We’ve all done it; maybe you even did it today during the 3-Position Snatch Complex. We’ve said something like, “I should be able to do this,” or “I should totally have gotten that!” The reality is that missing a lift you’ve gotten a hundred times or missing countless double-unders when you usually nail them, totally happens. It’s not the end of the world, for one, but mostly it’s not productive. And it prevents you from being open to the cause of the miss (physical, mental, technical, etc.) and instead focus more on the disappointment that you “should have done it!!!” Taryn Haggerstone, blogger and CrossFitter, wrote an article for Tabata Times recently on this very topic. Read it…apply it.
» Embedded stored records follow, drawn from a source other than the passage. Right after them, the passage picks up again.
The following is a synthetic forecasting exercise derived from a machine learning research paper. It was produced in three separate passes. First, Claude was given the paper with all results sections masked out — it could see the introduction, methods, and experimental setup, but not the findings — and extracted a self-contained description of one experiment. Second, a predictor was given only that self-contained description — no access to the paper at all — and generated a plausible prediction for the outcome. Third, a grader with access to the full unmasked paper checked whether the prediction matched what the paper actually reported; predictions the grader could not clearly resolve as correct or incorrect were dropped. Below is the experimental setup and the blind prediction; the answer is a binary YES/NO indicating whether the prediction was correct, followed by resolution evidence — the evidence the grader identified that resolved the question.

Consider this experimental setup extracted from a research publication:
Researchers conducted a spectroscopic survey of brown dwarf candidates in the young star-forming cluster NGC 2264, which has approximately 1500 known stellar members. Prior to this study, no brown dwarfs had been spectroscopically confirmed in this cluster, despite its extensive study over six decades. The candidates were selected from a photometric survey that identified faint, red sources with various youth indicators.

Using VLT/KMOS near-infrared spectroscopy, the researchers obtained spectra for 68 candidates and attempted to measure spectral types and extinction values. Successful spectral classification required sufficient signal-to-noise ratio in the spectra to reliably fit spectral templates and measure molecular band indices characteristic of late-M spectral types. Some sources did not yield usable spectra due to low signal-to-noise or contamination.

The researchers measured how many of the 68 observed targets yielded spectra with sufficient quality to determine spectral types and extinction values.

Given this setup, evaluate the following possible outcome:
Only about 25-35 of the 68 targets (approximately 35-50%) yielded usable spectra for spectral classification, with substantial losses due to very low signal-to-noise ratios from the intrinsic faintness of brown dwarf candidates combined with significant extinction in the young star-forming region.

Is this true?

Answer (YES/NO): YES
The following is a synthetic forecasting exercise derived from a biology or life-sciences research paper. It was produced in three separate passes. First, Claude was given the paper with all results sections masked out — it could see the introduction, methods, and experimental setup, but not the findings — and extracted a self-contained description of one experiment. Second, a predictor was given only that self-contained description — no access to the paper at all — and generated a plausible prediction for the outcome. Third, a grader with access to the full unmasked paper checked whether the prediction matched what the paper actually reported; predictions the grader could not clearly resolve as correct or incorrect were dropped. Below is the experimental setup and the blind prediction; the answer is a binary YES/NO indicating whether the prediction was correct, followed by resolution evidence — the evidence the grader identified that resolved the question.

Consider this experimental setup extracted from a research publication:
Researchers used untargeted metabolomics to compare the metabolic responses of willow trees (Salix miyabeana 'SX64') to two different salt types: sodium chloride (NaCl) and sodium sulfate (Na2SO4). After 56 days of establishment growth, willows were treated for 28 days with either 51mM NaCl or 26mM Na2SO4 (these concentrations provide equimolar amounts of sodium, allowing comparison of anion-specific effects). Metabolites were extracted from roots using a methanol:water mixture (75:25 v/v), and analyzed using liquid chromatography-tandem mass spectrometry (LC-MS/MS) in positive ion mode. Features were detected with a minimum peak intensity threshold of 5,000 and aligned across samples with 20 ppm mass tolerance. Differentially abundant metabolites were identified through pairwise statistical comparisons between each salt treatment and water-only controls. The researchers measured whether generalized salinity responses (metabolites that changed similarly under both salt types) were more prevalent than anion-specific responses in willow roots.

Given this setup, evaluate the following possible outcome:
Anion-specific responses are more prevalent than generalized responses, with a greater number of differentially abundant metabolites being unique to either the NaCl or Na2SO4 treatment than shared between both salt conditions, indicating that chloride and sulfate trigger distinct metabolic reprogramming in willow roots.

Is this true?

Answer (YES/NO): YES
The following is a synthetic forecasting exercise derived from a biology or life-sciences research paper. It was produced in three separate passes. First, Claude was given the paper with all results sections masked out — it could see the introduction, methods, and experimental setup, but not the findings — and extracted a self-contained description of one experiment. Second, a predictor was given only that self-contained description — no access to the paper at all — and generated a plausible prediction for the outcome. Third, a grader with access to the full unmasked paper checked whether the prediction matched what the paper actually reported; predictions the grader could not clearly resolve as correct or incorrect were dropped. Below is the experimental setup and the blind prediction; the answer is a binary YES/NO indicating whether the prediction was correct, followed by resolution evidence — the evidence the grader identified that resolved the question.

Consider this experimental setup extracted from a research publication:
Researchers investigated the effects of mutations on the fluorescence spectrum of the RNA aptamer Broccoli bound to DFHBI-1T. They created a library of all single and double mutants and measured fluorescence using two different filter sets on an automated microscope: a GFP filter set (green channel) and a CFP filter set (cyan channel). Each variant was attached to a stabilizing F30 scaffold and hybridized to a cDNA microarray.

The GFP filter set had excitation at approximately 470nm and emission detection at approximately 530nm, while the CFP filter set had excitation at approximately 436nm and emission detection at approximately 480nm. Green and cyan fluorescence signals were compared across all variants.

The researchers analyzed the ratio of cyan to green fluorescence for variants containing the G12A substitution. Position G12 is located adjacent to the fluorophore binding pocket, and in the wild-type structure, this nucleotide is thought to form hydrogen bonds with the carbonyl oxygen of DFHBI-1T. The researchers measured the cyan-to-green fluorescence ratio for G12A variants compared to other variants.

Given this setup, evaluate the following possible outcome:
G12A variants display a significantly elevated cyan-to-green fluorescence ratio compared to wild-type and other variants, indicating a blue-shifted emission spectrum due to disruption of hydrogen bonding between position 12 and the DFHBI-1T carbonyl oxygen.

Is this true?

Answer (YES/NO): NO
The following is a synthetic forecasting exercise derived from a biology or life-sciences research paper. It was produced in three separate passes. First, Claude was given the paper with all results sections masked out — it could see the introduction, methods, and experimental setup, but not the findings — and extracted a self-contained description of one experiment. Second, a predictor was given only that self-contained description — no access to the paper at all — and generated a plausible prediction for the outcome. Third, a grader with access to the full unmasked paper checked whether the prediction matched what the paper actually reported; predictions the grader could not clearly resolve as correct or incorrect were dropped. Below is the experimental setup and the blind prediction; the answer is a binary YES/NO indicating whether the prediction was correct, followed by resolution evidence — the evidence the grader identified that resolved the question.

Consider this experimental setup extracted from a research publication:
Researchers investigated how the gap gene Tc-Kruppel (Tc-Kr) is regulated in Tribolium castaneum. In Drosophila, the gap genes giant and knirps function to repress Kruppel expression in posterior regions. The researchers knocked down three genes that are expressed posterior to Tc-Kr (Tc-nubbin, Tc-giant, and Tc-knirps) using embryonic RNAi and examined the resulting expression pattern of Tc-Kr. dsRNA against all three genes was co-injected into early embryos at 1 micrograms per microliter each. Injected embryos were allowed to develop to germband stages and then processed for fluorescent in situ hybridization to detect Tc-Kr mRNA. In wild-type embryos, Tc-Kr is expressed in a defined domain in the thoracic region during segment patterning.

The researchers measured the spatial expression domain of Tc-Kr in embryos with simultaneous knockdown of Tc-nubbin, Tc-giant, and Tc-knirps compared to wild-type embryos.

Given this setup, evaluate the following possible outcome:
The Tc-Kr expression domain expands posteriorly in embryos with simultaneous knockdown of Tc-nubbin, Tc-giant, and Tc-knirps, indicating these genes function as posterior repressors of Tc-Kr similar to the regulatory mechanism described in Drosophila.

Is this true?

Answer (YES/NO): YES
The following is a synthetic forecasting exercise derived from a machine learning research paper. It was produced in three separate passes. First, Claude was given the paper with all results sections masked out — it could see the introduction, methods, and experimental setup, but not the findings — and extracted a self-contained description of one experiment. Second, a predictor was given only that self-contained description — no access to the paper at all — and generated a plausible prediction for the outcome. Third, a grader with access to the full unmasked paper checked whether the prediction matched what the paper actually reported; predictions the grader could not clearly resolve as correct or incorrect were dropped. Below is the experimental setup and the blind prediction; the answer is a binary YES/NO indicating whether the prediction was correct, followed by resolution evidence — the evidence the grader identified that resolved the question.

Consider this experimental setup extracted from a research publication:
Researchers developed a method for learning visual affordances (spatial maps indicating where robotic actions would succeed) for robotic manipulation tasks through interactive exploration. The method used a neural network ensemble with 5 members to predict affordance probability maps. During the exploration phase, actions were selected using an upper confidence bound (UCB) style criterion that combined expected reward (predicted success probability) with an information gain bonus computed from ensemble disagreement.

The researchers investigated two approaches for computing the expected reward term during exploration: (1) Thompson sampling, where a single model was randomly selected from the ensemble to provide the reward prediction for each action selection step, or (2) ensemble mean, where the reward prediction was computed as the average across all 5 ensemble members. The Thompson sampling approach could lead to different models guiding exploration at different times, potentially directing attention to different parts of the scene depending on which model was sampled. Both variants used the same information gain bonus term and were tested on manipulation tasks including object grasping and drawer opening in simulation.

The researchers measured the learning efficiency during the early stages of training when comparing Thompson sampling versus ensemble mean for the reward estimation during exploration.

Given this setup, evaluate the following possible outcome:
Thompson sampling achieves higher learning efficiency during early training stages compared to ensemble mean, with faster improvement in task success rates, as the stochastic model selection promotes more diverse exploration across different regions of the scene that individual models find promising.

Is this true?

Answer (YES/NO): YES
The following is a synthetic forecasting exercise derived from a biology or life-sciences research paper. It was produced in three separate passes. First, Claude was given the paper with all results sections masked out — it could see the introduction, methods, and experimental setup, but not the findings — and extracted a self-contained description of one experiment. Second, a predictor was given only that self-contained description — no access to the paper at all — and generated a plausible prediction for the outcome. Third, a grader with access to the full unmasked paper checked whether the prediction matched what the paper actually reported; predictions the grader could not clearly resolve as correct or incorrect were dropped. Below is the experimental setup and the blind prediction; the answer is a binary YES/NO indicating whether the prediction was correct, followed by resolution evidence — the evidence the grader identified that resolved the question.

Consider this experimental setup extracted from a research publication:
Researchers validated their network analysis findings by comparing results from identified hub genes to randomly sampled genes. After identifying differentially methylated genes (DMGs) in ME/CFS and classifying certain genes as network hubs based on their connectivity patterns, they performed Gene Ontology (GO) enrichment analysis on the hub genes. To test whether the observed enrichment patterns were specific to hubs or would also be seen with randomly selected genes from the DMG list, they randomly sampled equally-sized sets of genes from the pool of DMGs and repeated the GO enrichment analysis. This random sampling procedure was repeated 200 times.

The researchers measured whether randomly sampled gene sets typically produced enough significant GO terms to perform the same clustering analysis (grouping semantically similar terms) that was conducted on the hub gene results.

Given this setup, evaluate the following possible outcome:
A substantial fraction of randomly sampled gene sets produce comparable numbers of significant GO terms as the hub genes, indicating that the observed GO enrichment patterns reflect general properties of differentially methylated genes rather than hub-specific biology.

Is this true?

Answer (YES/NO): NO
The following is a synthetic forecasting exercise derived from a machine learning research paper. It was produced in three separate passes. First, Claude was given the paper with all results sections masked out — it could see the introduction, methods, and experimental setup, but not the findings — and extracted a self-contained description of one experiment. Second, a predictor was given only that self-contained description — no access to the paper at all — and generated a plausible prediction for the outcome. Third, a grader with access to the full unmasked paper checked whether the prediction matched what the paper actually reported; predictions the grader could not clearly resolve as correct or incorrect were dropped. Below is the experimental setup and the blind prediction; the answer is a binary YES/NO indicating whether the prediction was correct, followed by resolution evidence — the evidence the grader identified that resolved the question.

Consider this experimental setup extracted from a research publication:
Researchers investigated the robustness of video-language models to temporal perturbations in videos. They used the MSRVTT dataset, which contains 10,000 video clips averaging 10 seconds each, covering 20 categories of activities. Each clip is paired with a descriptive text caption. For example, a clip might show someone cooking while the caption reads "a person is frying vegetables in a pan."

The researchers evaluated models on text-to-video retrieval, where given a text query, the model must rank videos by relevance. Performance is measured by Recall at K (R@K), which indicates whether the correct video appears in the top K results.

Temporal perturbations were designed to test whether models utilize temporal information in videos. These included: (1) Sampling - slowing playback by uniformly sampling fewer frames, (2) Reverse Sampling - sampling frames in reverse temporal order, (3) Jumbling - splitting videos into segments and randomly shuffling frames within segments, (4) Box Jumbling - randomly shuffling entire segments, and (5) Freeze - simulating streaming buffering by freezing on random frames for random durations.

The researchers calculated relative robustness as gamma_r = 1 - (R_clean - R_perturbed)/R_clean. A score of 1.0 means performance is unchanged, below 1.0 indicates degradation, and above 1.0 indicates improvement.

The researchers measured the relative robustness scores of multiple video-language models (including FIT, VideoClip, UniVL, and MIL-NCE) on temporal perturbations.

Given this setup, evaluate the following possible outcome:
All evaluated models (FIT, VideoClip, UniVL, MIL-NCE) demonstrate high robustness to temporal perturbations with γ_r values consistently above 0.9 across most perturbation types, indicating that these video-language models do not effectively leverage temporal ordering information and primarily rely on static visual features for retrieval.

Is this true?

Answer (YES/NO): NO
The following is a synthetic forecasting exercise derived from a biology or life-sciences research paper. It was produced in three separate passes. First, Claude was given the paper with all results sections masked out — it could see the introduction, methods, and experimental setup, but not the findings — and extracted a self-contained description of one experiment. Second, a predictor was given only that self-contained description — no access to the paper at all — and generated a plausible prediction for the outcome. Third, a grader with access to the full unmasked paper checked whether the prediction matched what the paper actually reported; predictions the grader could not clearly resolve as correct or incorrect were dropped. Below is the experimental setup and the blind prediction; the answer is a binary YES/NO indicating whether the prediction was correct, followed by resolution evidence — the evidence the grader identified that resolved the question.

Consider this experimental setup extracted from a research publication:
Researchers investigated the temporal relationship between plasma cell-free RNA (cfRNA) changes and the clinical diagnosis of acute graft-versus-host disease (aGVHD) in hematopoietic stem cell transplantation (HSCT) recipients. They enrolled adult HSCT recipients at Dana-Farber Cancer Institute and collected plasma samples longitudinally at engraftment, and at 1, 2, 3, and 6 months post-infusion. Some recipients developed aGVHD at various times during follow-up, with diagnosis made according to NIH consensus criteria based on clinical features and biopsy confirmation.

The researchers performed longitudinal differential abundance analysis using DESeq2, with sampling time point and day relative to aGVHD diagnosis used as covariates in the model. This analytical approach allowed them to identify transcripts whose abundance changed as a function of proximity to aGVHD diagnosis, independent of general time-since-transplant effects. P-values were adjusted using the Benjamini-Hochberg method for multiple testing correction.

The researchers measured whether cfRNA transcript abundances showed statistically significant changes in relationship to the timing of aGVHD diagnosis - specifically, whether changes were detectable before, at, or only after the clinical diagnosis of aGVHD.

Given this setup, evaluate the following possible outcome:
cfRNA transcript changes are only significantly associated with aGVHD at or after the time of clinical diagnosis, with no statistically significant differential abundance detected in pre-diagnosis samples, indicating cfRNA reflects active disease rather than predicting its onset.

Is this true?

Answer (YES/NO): NO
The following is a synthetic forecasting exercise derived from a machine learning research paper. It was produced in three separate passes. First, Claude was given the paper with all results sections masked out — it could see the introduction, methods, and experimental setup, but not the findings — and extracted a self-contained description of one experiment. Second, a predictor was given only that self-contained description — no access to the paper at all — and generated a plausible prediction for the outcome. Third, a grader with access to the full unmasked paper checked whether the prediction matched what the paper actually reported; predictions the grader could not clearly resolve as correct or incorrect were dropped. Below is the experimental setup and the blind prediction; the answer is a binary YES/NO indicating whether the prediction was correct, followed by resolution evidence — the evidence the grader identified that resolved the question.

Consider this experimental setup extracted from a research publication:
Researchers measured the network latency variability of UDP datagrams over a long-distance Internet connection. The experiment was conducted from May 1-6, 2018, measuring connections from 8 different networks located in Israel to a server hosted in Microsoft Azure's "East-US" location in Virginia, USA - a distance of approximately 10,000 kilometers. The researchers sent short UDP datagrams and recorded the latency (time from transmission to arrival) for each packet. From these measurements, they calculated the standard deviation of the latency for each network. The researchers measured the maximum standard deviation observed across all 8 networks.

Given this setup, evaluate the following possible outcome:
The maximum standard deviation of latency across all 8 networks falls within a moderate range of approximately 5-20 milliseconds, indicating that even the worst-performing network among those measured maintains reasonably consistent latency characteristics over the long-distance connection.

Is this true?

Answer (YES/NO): NO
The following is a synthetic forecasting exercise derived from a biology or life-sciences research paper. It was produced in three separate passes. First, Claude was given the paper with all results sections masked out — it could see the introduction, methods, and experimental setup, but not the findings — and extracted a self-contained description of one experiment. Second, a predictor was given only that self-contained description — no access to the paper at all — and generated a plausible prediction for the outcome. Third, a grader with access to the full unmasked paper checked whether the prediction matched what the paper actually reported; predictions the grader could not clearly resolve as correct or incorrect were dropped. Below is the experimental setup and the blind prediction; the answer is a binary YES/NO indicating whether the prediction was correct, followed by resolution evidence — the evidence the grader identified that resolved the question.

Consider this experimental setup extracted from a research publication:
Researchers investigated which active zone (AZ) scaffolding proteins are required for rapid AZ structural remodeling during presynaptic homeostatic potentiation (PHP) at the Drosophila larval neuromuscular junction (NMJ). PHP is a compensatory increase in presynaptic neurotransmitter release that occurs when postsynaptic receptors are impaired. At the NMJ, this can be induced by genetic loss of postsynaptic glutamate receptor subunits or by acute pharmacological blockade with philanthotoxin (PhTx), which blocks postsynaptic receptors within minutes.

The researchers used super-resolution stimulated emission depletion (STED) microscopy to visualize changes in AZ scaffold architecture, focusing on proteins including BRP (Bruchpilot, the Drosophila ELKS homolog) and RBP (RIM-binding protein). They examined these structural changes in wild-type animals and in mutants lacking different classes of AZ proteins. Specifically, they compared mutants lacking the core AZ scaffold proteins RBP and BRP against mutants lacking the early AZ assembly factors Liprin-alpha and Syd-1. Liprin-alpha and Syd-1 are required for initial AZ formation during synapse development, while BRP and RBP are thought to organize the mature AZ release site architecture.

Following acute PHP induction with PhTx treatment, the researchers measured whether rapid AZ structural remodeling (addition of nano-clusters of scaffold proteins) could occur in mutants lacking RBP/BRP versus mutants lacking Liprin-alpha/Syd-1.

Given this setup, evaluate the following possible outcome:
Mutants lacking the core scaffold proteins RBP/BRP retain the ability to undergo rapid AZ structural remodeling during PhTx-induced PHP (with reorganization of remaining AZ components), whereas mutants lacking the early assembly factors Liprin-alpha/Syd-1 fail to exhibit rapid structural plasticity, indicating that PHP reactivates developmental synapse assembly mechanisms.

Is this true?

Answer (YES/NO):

“You need to stop saying, “I should be able to do ‘x’” — there is no “should.” Just what you can do and what you need to work on in order to be able to do what you want to.” (the wise, and probably grumpy (it was 6:30am, after all) Alexi Bergeron (aka my coach)
A couple of weeks ago I was getting frustrated with my cleans (which happens pretty frequently as it is a movement with which I struggle), and during a morning class, I said something along the lines of
And as any good coach should when their athlete starts down a destructive thought pattern, Alexi pretty much shut me up right there and told me that if I wanted to improve I needed to remove the phrase “I should” from my vocabulary (at least in that context…I’m sure he would be OK if I said something along the lines of “I should go to the store and get bacon”).
And he was 100% right. Since that class I’ve thought about it a pretty decent amount — probably more than he realized it (like I said, this conversation went down during a 6am class and I was being a bit of a whiny brat) — and made a conscious effort to stay away from the “I should” mental trap.
Yes, there are websites and calculators that allow us to plug in our strength numbers …
deadlifts, squats, strict press, etc, etc
… and using some formula or equation can calculate (roughly) how much weight our bodies can physically handle for the more technical lifts. There are also those general “rules of thumb” or the ”common knowledge” that we often default to using when we assess our physical abilities:
- “I should be able to clean more than I jerk”
- “My power snatch should be less than my squat snatch”
- “I should be able to do ‘x’…”
But that’s all they are — equations, guidelines or “general rules of thumb” — and we need to remember that they don’t and can’t take into account the physical and psychological differences that make up who we are and contribute to how well we handle (or don’t handle) different movements.